Aus Kreuzberg für Berlin – Bundesregierung wachrütteln

Auch wenn das Land Berlin selbst leider keinen eigenen Mietendeckel umsetzen darf: er war und ist notwendig. Deshalb müssen wir jetzt auf der Bundesebene einen Mietendeckel erkämpfen. Die Umwandlung von Miet- in Eigentumswohnungen und häufig folgende Eigenbedarfskündigungen müssen gestoppt werden – auch hier muss die Bundesregierung endlich handeln.

Für die Mobilitätswende und neue Verkehrskonzepte

Wir brauchen eine Verkehrsplanung, die Fußgänger*innen, Radfahrer*innen sowie Bus- und Bahnfahrende in den Mittelpunkt stellt. Ich setze mich ein für mehr Fahrradstraßen und für einen familienfreundlichen, barrierefreien Bezirk. Mit Verkehrsberuhigung und einer flächendeckenden Parkraumbewirtschaftung schaffen wir Kieze ohne Durchgangsverkehr. Deshalb unterstütze ich die Kiezblock-Initiativen. Zusätzlich müssen Lieferverkehr und Sharing-Angebote neu aufgestellt werden.

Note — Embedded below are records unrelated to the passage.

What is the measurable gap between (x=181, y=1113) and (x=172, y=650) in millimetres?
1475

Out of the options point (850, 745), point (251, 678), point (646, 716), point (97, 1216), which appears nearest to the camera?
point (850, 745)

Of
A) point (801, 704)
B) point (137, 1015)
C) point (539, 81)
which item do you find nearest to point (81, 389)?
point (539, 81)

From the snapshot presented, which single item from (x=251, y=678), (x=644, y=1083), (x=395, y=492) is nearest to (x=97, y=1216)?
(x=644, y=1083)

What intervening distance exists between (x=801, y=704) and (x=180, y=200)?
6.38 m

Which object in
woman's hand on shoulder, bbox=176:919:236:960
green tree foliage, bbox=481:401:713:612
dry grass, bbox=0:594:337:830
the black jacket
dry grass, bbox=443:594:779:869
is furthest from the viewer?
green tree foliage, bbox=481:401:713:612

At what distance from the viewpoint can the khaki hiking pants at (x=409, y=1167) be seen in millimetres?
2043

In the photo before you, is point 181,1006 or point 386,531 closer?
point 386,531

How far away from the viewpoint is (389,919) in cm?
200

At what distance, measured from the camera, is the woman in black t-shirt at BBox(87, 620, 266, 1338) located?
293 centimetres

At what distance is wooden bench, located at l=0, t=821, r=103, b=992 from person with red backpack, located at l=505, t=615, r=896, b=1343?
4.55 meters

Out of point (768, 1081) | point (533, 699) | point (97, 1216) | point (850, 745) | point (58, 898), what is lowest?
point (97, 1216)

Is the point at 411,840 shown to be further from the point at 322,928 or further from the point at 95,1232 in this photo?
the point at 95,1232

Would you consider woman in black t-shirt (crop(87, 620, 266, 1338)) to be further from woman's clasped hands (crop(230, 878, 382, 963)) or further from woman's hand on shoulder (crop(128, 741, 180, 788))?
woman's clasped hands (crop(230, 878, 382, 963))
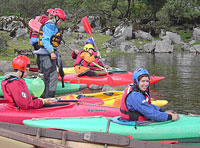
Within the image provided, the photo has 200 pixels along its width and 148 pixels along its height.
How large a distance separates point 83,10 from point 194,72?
2783 cm

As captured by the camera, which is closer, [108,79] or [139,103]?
[139,103]

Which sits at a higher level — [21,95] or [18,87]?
[18,87]

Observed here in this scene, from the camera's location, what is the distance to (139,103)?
4145 mm

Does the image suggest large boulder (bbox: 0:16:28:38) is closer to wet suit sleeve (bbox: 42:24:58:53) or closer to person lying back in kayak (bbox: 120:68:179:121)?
wet suit sleeve (bbox: 42:24:58:53)

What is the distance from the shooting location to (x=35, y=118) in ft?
15.4

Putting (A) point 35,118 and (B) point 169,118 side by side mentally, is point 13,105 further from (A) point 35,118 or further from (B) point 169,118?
(B) point 169,118

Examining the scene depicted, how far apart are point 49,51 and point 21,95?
7.36 ft

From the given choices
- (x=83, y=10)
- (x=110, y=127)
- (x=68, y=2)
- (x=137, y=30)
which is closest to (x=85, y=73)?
(x=110, y=127)

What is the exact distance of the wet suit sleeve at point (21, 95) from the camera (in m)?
4.61

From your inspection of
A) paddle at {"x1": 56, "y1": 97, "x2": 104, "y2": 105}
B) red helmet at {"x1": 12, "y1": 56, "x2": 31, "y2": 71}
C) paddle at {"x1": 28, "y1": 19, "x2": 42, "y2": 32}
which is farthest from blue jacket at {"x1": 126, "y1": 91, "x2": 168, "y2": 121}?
paddle at {"x1": 28, "y1": 19, "x2": 42, "y2": 32}

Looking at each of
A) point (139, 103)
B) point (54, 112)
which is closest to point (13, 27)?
point (54, 112)

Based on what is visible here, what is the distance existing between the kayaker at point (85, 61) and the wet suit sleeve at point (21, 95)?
473 cm

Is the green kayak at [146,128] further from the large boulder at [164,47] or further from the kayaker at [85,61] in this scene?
the large boulder at [164,47]

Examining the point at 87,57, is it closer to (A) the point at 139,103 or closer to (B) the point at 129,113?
(B) the point at 129,113
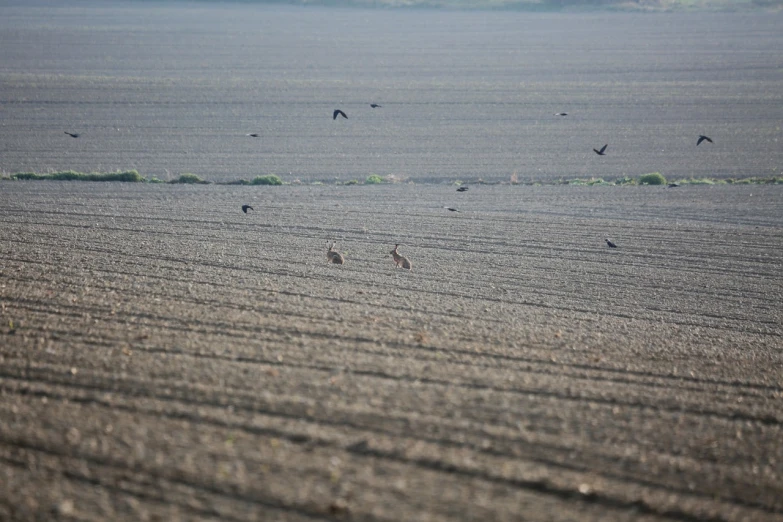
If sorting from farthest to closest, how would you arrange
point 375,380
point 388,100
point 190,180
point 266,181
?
point 388,100
point 266,181
point 190,180
point 375,380

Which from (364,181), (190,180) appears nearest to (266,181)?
(190,180)

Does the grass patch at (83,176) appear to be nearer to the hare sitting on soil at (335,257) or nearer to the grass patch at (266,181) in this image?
the grass patch at (266,181)

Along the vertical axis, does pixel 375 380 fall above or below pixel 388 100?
below

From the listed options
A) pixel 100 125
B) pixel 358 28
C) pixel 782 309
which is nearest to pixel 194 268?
pixel 782 309

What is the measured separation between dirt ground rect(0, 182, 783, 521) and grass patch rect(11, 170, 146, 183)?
8.16 meters

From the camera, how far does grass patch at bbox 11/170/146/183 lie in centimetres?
2652

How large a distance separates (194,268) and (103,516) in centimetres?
838

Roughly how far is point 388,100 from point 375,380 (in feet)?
131

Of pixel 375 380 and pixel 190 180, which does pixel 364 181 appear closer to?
pixel 190 180

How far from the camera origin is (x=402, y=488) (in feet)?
22.2

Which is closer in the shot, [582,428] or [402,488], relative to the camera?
[402,488]

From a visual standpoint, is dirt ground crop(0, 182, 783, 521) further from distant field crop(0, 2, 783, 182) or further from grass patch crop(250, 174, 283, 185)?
distant field crop(0, 2, 783, 182)

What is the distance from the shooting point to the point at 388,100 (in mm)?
47531

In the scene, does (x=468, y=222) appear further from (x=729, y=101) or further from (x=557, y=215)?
(x=729, y=101)
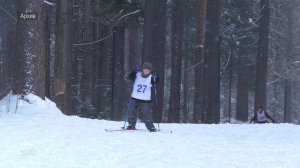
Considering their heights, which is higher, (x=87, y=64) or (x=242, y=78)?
(x=87, y=64)

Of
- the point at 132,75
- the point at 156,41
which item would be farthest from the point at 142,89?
the point at 156,41

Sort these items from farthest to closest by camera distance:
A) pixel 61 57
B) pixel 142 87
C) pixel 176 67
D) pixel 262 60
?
1. pixel 262 60
2. pixel 176 67
3. pixel 61 57
4. pixel 142 87

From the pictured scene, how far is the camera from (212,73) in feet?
87.7

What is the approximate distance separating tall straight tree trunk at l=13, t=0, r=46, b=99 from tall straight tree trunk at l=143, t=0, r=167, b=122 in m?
10.4

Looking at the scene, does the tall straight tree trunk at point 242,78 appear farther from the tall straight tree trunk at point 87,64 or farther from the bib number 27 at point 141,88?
the bib number 27 at point 141,88

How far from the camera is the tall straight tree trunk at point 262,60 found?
1209 inches

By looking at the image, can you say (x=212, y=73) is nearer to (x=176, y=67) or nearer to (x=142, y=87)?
(x=176, y=67)

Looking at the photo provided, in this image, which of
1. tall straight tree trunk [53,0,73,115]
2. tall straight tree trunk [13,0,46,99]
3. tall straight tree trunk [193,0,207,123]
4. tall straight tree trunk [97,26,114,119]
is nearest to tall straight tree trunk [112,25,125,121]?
tall straight tree trunk [97,26,114,119]

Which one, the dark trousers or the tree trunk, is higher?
the tree trunk

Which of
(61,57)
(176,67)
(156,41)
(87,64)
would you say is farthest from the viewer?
(87,64)

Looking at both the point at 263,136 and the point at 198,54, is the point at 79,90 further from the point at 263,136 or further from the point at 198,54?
the point at 263,136

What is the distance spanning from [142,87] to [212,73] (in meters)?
13.3

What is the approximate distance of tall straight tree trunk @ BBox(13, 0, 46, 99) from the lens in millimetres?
14672

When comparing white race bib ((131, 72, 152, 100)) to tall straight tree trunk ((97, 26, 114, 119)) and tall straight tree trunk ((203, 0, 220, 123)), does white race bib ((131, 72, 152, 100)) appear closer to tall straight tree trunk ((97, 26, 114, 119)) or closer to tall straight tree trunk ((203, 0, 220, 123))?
tall straight tree trunk ((203, 0, 220, 123))
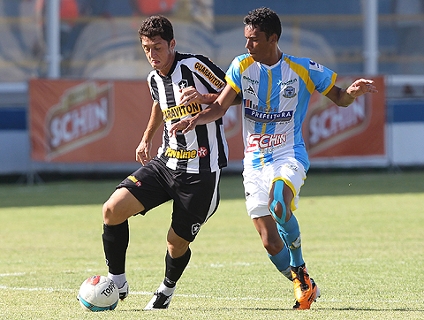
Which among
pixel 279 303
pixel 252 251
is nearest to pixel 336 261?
pixel 252 251

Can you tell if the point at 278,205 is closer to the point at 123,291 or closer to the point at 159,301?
the point at 159,301

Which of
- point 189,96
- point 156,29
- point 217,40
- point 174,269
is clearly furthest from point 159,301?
point 217,40

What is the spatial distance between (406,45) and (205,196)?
18972 millimetres

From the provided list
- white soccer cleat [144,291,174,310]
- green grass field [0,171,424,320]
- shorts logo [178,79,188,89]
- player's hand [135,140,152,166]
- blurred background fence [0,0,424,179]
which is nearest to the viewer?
green grass field [0,171,424,320]

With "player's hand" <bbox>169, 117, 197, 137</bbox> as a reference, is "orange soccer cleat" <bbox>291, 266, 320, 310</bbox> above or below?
below

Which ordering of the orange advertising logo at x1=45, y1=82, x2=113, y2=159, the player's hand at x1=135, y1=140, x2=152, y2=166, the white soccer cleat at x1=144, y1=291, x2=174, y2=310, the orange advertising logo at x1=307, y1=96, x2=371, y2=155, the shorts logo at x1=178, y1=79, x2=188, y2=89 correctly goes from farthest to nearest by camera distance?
the orange advertising logo at x1=307, y1=96, x2=371, y2=155 → the orange advertising logo at x1=45, y1=82, x2=113, y2=159 → the player's hand at x1=135, y1=140, x2=152, y2=166 → the shorts logo at x1=178, y1=79, x2=188, y2=89 → the white soccer cleat at x1=144, y1=291, x2=174, y2=310

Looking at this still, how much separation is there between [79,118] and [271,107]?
10972mm

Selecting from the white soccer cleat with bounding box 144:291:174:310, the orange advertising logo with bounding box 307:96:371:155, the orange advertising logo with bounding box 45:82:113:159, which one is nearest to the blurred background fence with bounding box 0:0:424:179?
the orange advertising logo with bounding box 307:96:371:155

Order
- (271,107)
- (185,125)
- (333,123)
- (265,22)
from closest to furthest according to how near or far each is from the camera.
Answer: (185,125) → (265,22) → (271,107) → (333,123)

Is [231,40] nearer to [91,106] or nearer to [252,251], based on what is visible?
[91,106]

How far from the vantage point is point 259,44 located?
21.4 feet

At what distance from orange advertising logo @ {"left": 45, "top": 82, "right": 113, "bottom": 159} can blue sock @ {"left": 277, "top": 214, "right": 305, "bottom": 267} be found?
11204 mm

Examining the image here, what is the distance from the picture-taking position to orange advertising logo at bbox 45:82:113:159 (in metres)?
17.2

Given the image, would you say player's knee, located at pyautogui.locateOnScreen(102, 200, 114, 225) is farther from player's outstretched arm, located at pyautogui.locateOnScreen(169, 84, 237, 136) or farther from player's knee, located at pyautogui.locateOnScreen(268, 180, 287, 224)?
player's knee, located at pyautogui.locateOnScreen(268, 180, 287, 224)
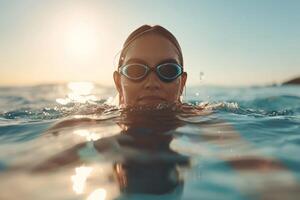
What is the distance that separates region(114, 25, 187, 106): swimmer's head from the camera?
5969 millimetres

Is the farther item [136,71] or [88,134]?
[136,71]

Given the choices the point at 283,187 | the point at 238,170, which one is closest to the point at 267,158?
the point at 238,170

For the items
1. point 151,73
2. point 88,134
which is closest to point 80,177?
point 88,134

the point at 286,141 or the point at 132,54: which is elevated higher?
the point at 132,54

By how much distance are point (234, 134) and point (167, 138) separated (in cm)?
91

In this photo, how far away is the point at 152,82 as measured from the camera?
5.91m

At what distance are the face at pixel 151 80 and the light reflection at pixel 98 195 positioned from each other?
10.6ft

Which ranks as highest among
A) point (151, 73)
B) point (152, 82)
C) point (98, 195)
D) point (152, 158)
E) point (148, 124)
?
point (151, 73)

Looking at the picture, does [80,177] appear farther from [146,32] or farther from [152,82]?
[146,32]

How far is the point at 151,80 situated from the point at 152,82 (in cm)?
6

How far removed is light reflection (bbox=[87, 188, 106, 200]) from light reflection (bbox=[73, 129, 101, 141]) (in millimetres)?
1717

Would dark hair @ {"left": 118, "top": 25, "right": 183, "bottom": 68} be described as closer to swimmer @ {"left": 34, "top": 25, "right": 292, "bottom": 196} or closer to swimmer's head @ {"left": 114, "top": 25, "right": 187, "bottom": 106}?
swimmer @ {"left": 34, "top": 25, "right": 292, "bottom": 196}

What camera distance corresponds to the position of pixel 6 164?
3.66 m

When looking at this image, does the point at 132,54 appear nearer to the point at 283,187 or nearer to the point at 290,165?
the point at 290,165
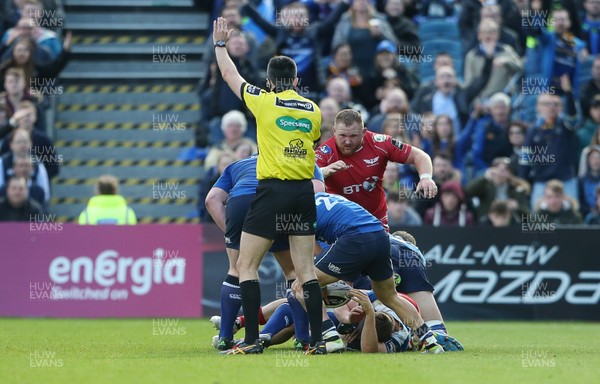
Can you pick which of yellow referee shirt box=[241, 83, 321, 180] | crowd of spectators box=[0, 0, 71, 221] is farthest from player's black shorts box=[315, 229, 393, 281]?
crowd of spectators box=[0, 0, 71, 221]

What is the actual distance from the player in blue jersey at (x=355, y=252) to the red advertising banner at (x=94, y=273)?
661cm

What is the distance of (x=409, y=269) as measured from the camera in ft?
41.0

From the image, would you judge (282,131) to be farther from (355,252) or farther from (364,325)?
(364,325)

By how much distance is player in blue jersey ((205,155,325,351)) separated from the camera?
11.5 meters

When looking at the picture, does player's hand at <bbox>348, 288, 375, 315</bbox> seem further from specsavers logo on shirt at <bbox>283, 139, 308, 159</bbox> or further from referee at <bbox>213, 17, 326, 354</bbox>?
specsavers logo on shirt at <bbox>283, 139, 308, 159</bbox>

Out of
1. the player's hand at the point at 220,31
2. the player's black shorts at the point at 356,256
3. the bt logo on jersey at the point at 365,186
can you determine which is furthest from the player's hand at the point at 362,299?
the player's hand at the point at 220,31

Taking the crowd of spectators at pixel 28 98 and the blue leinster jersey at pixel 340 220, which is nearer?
the blue leinster jersey at pixel 340 220

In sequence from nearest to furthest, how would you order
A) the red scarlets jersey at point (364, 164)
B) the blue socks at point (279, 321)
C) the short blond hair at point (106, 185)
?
1. the blue socks at point (279, 321)
2. the red scarlets jersey at point (364, 164)
3. the short blond hair at point (106, 185)

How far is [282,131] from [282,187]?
0.49m

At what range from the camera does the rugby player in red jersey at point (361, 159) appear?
41.1 feet

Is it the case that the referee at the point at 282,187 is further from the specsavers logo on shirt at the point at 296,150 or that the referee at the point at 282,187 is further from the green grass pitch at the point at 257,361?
the green grass pitch at the point at 257,361

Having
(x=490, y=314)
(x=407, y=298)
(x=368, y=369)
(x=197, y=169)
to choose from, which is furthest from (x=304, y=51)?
(x=368, y=369)

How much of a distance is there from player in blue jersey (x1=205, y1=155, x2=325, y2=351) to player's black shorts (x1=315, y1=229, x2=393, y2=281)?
0.50 meters

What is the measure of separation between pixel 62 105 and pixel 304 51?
464cm
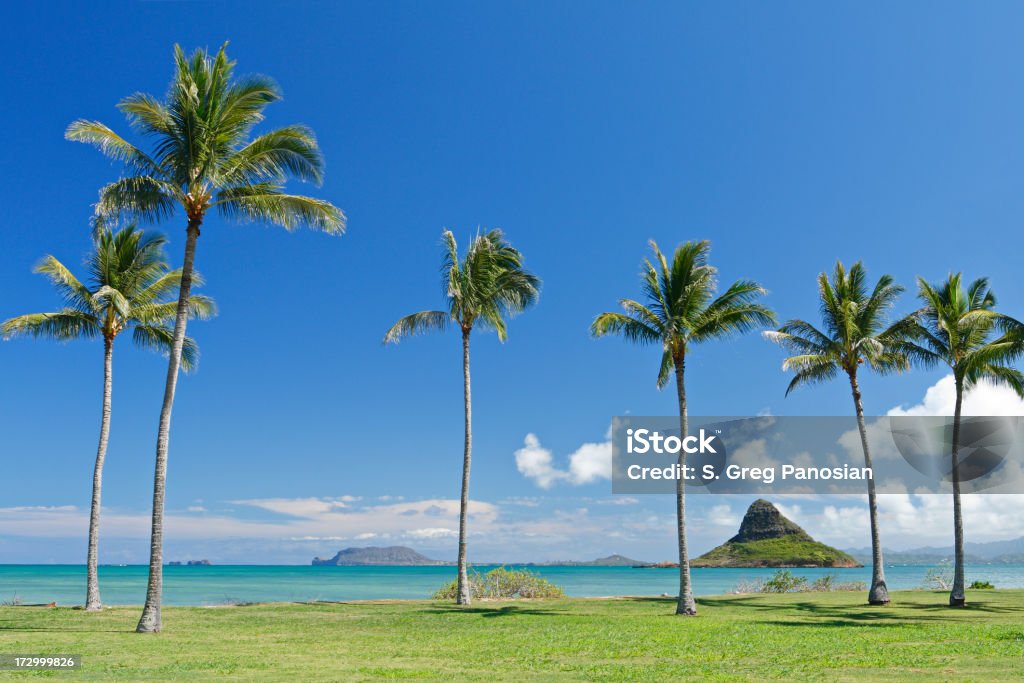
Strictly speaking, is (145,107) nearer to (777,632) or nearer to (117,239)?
(117,239)

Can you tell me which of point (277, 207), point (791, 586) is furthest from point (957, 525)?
point (277, 207)

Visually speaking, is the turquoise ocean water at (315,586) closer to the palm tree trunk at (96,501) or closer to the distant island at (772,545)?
the distant island at (772,545)

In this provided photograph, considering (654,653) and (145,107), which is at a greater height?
(145,107)

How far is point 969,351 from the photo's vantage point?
28406 millimetres

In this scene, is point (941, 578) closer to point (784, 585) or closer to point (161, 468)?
point (784, 585)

Stadtnatur: Mehr Grünflächen, Bäume und saubere Parks

Die Menschen brauchen Orte, an denen sie sich erholen und durchatmen können. Gerade in einem dicht besiedelten Bezirk wie Kreuzberg muss Neubau daher mit Augenmaß geschehen. Er darf gerade nicht auf Kosten von Frei- und Grünflächen gehen. Hierbei stehen sowohl die Rettung unseres Klimas als auch eine gerechte Verteilung des öffentlichen Raumes im Sinne aller Menschen im Vordergrund. Ob Viktoria-, Gleisdreieck- oder Theodor-Wolff-Park – wir müssen die Bezirke und die BSR so ertüchtigen, dass sie in der Lage sind die Grünflächen sowohl sauber als auch gut gepflegt zu halten. Zusammen mit vielen anderen setze ich mich dafür ein, dass das Tempelhofer Feld so bleibt wie es ist – eine Oase der Naherholung für alle.

Ich bitte Sie am 26. September erneut um Ihr Vertrauen, um mich weiterhin mit lauter Stimme im Abgeordnetenhaus für unsere Kieze und die Menschen, die darin leben, einsetzen zu dürfen – damit Kreuzberg, Kreuzberg bleibt: vielfältig, anders und solidarisch!